Future Vision and Defining Success
- Short-Term (Next 3 Months): The immediate focus is on refining the design and hardening the research code into a production-ready system. They are currently running dozens of short experiments to calibrate the 15-billion parameter model before committing to a full, multi-week training run.
- Long-Term Vision:
- Accessibility: Lowering hardware requirements from high-end A100 GPUs to consumer-grade hardware like a MacBook, enabling massive, "Folding@home" scale participation.
- Model Size: Leveraging the architecture's unique ability to scale model size indefinitely. Steffen notes, "training a 100, 400, or above billion parameter model is just not possible with any other distributed training network in the world."
- Strategic Implication: Success means creating a permissionless, democratized platform for training state-of-the-art AI models, complete with novel IP models where contributors earn a perpetual license to the models they help create.
Advice for Innovators: Go for the Moonshot
- Go Big or Go Home: Steffen argues that aiming for incremental improvements is a "death sentence" in the current landscape. A well-funded team will likely outcompete you. Instead, teams need a "moonshot" dream that is almost unachievable, as the passion required to pursue it is contagious and motivating.

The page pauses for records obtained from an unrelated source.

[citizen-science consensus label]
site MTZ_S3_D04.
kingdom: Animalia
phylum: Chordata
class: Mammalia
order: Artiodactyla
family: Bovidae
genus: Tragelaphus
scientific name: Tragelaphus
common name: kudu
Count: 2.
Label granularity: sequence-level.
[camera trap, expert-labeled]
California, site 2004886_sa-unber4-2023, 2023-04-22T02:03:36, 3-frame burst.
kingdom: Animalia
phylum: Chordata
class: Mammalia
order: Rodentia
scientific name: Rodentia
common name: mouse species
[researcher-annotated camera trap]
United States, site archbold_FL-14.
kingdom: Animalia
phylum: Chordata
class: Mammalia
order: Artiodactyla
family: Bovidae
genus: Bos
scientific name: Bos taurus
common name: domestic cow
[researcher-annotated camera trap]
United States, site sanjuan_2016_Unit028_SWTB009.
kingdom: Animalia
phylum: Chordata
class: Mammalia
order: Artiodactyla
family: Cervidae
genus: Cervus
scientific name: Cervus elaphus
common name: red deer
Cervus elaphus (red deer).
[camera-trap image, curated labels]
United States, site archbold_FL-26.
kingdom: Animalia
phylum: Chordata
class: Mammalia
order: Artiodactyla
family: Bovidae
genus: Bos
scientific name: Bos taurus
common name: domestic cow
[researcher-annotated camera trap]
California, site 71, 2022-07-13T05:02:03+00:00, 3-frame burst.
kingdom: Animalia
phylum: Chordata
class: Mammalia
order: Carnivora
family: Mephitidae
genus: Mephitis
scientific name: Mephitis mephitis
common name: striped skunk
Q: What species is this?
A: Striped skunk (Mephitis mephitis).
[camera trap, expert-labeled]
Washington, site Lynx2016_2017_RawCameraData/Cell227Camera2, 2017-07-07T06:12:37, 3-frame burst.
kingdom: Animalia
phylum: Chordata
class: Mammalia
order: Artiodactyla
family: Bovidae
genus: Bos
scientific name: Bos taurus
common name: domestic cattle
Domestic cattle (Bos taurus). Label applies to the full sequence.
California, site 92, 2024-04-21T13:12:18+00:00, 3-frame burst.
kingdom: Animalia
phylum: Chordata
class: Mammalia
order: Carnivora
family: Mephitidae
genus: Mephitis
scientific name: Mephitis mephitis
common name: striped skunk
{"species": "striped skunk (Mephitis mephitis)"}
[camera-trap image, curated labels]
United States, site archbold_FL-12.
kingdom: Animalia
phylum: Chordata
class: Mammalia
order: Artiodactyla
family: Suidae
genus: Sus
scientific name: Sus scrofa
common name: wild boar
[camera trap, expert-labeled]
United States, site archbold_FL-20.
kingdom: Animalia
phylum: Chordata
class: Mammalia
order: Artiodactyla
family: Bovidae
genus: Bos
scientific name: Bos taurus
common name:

- First-Mover Advantage: Felix adds that the rapid pace of AI creates unique opportunities for small teams to develop truly novel ideas. He states, "you just have the opportunity to quite easily... come up with something that's like truly novel which I think is if you look at the history of AI is quite like a unique spot to be in."
Conclusion
This conversation highlights a potential paradigm shift in AI development, moving from centralized data centers to decentralized, global collaboration. For investors and researchers, Macrocosmos's work on IOTA is a critical experiment to watch, as its success could unlock new markets and research avenues for truly democratized AI.